Both run on the same retrieval-augmented graph orchestration layer — one codebase, two audiences, infinitely extensible.

Reusable by Design

Collections, knowledge base versioning, run tracking, and evaluation are shared services. Swapping the domain means pointing those services at a new bounded context.

1
Shared Knowledge Lifecycle

Upload, chunk, embed, and version sources once. Whether the payload is product specs, clinic policies, or case briefs, the KbSourceVersion pipeline stays identical.

2
Agent Orchestration

The supervisor graph coordinates retrieval plus tool usage. We just switch the downstream API connector (ShopService vs. ClinicService vs. PracticeService).

3
Observability and Evaluation

ParseRun, RetrievalRun, and EvaluationRun capture every decision, enabling AB tests for orders, bookings, or matter recommendations alike.

4
Memory and Personalization

Long-term memories retain past purchases, visit notes, or case history, governed by tenant-specific privacy policies.

SoRag at a Glance

What it delivers
  • Reusable RAG backbone with LangGraph multi-agent orchestration and FastAPI tool adapters.
  • Hybrid retrieval (pgvector dense + BM25 sparse) with run telemetry for parse/chunk/embed/upsert stages.
  • Evaluation pipeline ready for AB tests on query quality, latency, and cost.
How to demo it
  • Start with the problem statement, then walk through the shop, clinic, and law firm flows.
  • Use the diagrams on the Gallery page to explain supervisors, pipelines, and integrations.
  • Close with the evaluation + long-term memory roadmap from Next Steps.

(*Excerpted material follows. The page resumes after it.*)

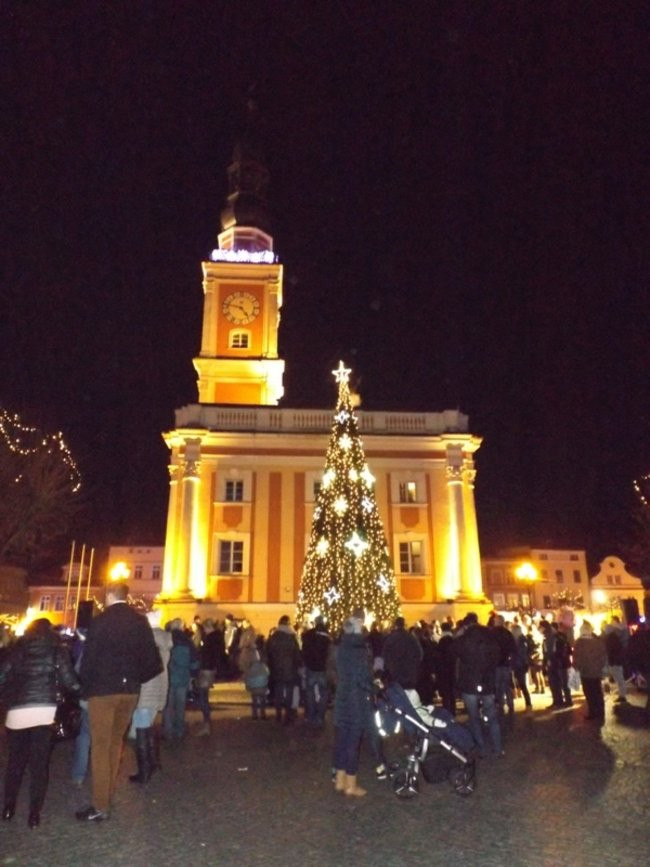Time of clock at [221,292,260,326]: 4:47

Infrastructure Capabilities

Reusable building blocks that make vertical pivots fast.

Vector Knowledge

PostgreSQL + pgvector store every domain's facts with version control.

Pipeline Automation

Ingestion, chunking, embedding, and sparse indexing as shared services.

Graph Agents

Conversation supervisors orchestrate retrieval and domain-specific actions.

Tenant Guardrails

Identity, permissions, and auditing powered by ABP multi-tenancy.